Nowadays, much attention is put toward the description of noncovalent complexes exposed to the high pressure or embedded in confining environments. Such conditions may strongly modify the physical and chemical properties of molecular systems. This study focuses on the theoretical description of the confinement induced changes in geometry and energetic parameters of the halogen bonded FCl⋯CNF complex. A model analytical potential is applied to render the effect of orbital compression. In order to analyze the nature of halogen bond interaction, in the presence of spatial confinement, the supermolecular approach together with the symmetry-adapted perturbation theory is used. Furthermore, a thorough analysis of topological parameters, characterizing the halogen bond upon orbital compression, is performed within the quantum theory of atoms in molecules. The calculations are carried out using the ωB97x and CCSD(T) methods in connection with the aug-cc-pVTZ basis set. Among others, the obtained results indicate that the spatial confinement not only modifies the nature of halogen bond interaction but also induces the appearance of a completely new form of the studied FCl⋯CNF system.

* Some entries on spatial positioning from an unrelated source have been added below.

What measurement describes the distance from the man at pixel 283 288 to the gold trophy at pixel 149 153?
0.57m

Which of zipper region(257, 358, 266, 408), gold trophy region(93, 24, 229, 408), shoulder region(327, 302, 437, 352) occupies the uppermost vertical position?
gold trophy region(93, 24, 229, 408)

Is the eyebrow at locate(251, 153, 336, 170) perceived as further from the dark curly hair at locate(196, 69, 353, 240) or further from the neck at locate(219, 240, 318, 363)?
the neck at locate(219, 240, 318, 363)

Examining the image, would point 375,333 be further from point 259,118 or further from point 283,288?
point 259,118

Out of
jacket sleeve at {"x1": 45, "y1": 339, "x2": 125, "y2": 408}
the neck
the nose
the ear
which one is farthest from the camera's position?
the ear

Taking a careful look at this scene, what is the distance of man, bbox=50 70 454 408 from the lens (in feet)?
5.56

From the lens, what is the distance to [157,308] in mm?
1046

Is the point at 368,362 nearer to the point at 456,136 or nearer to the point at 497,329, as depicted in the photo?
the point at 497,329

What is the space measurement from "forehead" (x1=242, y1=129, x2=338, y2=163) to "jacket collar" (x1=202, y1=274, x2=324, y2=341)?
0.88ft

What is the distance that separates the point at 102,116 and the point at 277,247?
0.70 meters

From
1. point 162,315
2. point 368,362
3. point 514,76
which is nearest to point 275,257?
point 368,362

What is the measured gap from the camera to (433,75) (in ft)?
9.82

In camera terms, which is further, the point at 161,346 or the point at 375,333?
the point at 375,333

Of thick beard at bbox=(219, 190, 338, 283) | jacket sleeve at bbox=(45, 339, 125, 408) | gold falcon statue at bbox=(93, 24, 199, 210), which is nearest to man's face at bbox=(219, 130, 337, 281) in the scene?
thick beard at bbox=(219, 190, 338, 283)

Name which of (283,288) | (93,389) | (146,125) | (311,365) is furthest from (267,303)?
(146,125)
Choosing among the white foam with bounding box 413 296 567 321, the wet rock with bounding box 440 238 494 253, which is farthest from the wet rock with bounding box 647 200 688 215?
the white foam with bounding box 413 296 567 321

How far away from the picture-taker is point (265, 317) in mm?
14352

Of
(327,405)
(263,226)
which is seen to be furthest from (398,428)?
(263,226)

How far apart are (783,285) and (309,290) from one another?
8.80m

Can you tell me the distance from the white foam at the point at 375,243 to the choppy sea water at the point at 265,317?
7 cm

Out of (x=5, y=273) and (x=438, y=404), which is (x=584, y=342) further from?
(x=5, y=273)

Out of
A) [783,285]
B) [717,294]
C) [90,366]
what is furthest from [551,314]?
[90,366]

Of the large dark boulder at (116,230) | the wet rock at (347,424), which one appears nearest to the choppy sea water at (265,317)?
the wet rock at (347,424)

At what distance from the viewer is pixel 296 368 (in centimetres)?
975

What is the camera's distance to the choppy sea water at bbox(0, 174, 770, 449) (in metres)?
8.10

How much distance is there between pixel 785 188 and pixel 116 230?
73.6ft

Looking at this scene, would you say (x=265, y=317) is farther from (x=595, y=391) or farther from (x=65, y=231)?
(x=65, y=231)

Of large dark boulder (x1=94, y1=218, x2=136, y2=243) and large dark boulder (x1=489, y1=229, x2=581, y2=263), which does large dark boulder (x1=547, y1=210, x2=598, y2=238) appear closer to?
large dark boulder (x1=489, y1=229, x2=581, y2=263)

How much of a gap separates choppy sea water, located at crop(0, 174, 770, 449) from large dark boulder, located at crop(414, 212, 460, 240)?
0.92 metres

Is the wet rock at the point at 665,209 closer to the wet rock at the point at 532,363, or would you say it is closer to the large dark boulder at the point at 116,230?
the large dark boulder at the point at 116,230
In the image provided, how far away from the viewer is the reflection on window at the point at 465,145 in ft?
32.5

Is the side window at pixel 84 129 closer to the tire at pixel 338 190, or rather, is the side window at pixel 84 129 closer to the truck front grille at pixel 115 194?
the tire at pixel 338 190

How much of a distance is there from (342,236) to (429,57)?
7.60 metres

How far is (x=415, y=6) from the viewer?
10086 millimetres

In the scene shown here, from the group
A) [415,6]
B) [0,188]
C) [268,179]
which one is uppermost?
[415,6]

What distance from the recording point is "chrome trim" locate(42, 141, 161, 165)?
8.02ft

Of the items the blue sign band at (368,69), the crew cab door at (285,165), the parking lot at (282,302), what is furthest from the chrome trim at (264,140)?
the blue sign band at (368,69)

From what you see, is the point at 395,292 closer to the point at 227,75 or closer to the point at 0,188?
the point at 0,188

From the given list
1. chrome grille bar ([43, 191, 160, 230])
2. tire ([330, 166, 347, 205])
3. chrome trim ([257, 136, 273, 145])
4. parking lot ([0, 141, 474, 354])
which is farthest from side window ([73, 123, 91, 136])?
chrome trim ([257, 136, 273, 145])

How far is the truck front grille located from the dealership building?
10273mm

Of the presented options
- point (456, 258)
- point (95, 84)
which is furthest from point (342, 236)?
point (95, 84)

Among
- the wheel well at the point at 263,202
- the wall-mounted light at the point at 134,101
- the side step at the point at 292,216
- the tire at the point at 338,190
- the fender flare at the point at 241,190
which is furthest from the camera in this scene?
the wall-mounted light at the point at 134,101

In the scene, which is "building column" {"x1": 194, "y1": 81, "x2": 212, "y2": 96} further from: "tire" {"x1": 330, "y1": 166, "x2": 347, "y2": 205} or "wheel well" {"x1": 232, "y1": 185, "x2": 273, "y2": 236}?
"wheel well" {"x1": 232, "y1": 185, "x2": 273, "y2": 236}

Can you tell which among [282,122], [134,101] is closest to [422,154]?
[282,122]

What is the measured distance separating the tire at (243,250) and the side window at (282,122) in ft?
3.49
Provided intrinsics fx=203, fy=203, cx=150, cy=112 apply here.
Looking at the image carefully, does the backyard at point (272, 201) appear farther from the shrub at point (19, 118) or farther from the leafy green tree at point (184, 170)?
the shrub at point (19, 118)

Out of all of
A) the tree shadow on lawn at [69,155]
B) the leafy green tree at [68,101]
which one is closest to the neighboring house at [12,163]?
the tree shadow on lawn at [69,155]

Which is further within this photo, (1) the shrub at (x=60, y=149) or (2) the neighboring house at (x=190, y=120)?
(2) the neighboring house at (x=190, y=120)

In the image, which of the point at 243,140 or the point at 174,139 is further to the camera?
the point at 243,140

Two-photon absorption of the spatially confined LiH molecule

In the present contribution we study the influence of spatial restriction on the two-photon dipole transitions between the X¹Σ⁺ and A¹Σ⁺ states of lithium hydride. The bond-length dependence of the two-photon absorption strength is also analyzed for the first time in the literature. The highly accurate multiconfiguration self-consistent field (MCSCF) method and response theory are used to characterize the electronic structure of the studied molecule. In order to render the effect of orbital compression we apply a two-dimensional harmonic oscillator potential, mimicking the topology of cylindrical confining environments (e.g. carbon nanotubes, quantum wires). Among others, the obtained results provide evidence that at large internuclear distances the TPA response of lithium hydride may be significantly enhanced and this effect is much more pronounced upon embedding of the LiH molecule in an external confining potential. To understand the origin of the observed variation in the two-photon absorption response a two-level approximation is employed.

Hydrogen bonding inside and outside carbon nanotubes: HF dimer as a case study

In this theoretical work we analyze the noncovalent interactions of molecular complexes formed between the hydrogen bonded HF dimer and single-walled carbon nanotubes (SWCNTs) of different diameters. In particular, the interaction energies of: (i) spatially confined hydrogen fluoride molecules and (ii) HF dimer and the exterior or interior of SWCNTs are investigated. The computations are carried out in a supermolecular manner using the M06-2X exchange-correlation functional. In order to establish the influence of mutual orientation of the hydrogen fluoride dimer and molecular carbon cages on the analyzed energetic parameters energy scans are performed. Furthermore, changes in the charge distribution of the investigated endo- and exohedral complexes are studied employing the Natural Bond Orbital analysis. Among others, the position of the HF dimer with respect to the carbon cages proves to have a significant influence on the analyzed quantities. The results of our study also indicate that the HF dimer interacts stronger with the interior rather than the exterior of SWCNTs. Moreover, a substantial enhancement of the basis set superposition error is disclosed.

On the particular importance of vibrational contributions to the static electrical properties of model linear molecules under spatial confinement

The influence of the spatial confinement on the electronic and vibrational contributions to longitudinal electric-dipole properties of model linear molecules including HCN, HCCH and CO₂ is analyzed.